Pois aconteceu agora o 3º Encontro de Cordelistas da Paraíba. Na ocasião mulheres cordelistas se uniram para protestar contra o machismo no cordel. Isabel Nascimento, presidente da Academia Sergipana de Cordel, abriu a reunião, dizendo alto e bom som: “Atualmente, não cabe mais um cordel com viés do machismo, do racismo, da homofobia e de todas as formas de preconceito”.
A oradora recebeu apoio de outras cordelistas e ouviu protestos de alguns homens que disseram sobre a necessidade de todos cordelistas terem uma bandeira só. Terminada a reunião a presidente verificou as repercussões de sua fala. Os homens contrários à igualdade de gênero a malharam; mulheres saíram em sua defesa.
Como leitor de histórias de cordel confesso não ter levado em conta o terrível papel reservado à mulher naquelas narrativas. Talvez levado pelo hábito, “afinal o cordel é assim”, fruía as historinhas como se seus enredos se passassem, talvez, em outro planeta. Não pairava dentro da minha leitura, em busca de diversão, o aspecto do machismo e a profunda deselegância no trato com a mulher.

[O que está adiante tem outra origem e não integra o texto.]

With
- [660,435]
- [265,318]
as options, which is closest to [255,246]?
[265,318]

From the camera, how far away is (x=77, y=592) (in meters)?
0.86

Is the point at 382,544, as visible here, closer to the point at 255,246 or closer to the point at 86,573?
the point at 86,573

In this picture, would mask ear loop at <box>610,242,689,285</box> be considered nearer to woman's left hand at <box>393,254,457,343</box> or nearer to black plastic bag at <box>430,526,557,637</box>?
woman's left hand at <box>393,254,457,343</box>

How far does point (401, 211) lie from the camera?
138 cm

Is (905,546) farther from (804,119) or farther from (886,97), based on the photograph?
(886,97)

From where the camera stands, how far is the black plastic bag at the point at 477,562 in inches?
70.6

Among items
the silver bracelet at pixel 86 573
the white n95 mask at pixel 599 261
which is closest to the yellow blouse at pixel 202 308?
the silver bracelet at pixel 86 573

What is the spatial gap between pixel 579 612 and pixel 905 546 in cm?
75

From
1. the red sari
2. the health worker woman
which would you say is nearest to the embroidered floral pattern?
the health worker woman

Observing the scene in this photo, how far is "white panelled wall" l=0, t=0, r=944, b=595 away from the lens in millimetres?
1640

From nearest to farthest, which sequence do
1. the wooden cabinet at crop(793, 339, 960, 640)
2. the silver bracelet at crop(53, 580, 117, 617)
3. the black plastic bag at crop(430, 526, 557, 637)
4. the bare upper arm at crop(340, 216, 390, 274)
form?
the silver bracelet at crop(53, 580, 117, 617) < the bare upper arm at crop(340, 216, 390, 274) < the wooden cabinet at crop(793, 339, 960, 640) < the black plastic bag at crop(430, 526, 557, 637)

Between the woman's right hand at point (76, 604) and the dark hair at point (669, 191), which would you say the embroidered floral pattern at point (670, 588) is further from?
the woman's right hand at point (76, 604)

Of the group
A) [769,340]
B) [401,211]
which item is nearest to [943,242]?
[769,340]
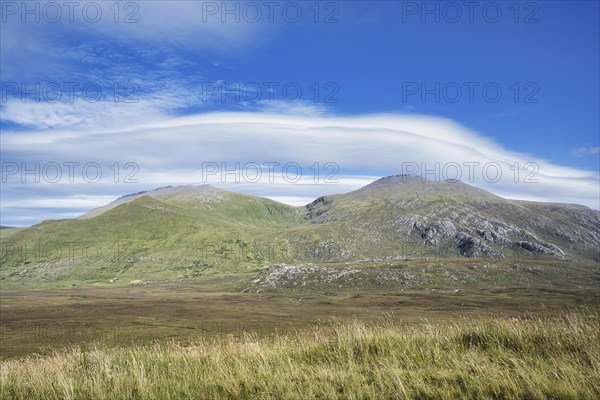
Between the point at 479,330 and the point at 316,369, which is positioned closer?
the point at 316,369

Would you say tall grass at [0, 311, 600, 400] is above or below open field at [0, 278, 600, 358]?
above

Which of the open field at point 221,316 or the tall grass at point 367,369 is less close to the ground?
the tall grass at point 367,369

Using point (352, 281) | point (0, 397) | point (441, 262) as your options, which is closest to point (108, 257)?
point (352, 281)

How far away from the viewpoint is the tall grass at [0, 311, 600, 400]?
666cm

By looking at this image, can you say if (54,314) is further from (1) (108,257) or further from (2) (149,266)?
(1) (108,257)

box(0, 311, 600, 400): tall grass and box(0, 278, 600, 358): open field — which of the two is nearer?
box(0, 311, 600, 400): tall grass

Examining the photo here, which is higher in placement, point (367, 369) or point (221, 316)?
point (367, 369)

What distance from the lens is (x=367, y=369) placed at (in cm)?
799

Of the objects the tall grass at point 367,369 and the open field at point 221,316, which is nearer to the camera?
the tall grass at point 367,369

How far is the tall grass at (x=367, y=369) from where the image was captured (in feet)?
21.9

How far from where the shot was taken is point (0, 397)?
8602 mm

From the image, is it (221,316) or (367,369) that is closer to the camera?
(367,369)

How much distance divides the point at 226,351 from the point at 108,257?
679 feet

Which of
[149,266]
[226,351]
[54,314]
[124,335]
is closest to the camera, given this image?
[226,351]
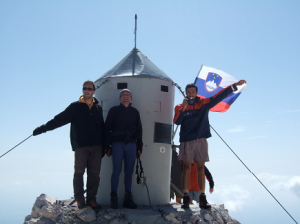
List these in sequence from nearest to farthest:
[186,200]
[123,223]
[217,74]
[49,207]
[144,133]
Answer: [123,223] → [49,207] → [186,200] → [144,133] → [217,74]

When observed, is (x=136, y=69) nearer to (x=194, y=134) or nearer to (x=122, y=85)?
(x=122, y=85)

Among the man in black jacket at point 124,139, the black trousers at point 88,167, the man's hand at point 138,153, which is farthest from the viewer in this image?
the man's hand at point 138,153

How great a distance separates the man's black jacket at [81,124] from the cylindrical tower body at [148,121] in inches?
35.3

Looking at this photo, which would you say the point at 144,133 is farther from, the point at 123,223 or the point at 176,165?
the point at 176,165

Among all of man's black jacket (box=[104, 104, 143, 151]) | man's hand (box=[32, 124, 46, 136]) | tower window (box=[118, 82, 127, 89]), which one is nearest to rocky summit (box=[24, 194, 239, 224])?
man's black jacket (box=[104, 104, 143, 151])

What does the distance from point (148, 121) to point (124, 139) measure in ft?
3.12

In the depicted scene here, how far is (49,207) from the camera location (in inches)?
225

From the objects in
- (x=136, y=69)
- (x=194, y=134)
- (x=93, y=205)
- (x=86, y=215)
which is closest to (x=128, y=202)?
(x=93, y=205)

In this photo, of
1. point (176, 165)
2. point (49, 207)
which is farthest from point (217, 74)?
point (49, 207)

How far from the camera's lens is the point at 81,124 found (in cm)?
583

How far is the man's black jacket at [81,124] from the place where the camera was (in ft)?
18.9

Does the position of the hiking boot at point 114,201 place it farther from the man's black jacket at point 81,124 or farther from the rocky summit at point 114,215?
the man's black jacket at point 81,124

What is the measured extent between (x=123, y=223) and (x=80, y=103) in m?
2.36

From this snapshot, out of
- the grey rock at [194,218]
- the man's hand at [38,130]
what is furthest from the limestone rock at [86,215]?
the grey rock at [194,218]
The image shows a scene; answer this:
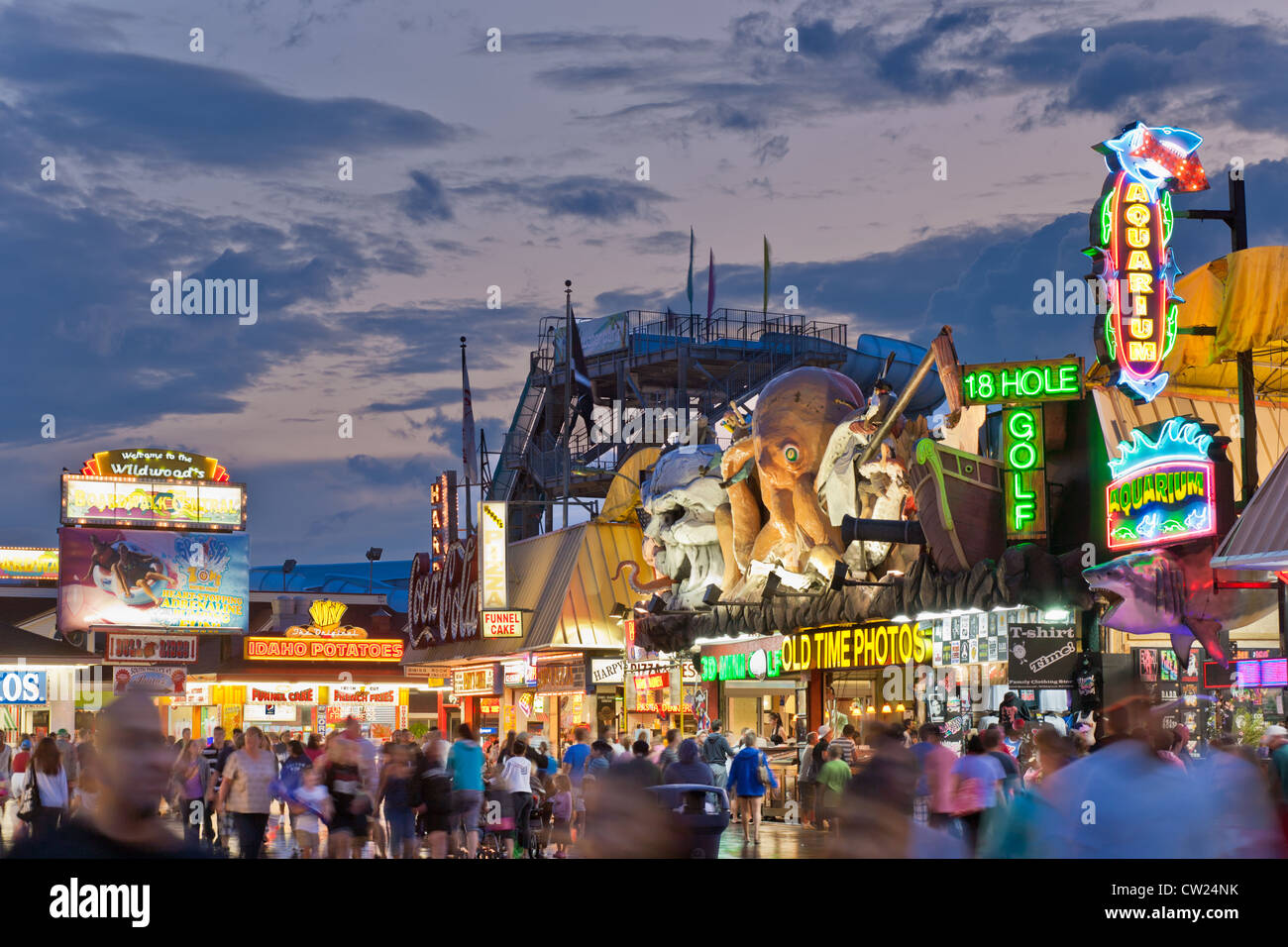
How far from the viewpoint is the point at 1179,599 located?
22.1m

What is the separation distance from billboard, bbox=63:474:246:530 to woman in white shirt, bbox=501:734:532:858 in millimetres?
44518

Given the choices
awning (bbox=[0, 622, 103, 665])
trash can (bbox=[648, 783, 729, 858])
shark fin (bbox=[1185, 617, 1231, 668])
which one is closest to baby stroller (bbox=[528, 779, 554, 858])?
trash can (bbox=[648, 783, 729, 858])

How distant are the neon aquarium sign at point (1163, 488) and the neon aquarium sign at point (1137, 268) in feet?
2.53

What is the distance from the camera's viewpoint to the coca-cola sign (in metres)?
49.1

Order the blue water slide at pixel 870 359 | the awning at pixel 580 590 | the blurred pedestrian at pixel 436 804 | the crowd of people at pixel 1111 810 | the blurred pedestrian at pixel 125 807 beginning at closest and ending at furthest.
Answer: the blurred pedestrian at pixel 125 807, the crowd of people at pixel 1111 810, the blurred pedestrian at pixel 436 804, the awning at pixel 580 590, the blue water slide at pixel 870 359

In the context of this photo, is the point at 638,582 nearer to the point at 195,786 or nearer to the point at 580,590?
the point at 580,590

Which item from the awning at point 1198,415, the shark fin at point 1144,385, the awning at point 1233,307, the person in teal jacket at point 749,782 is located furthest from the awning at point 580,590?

Fato é que não se pode negar razão à presidente dos cordelistas. Mas, fica a dúvida de que, se dentro das histórias a igualdade de gênero passar a ser respeitada, como passarão a se expressar cordelistas herdeiros de tradição em narrativas machistas que atravessam gerações.
O cordel faz parte do folclore popular e traz em si a inteligência poética que nele encontrou meios para se expressar. Mantê-lo vivo e exuberante é mais que uma simples obrigação. Para isso os cordelistas deverão se entender e achar novos caminhos nos quais o respeito à mulher deve ser considerado. Afinal, o mundo tem mudado em todos os setores, às vezes até assustadoramente. É preciso que o cordel se renove, com muita força e originalidade, coisa de que são muito capazes seus poetas e poetisas.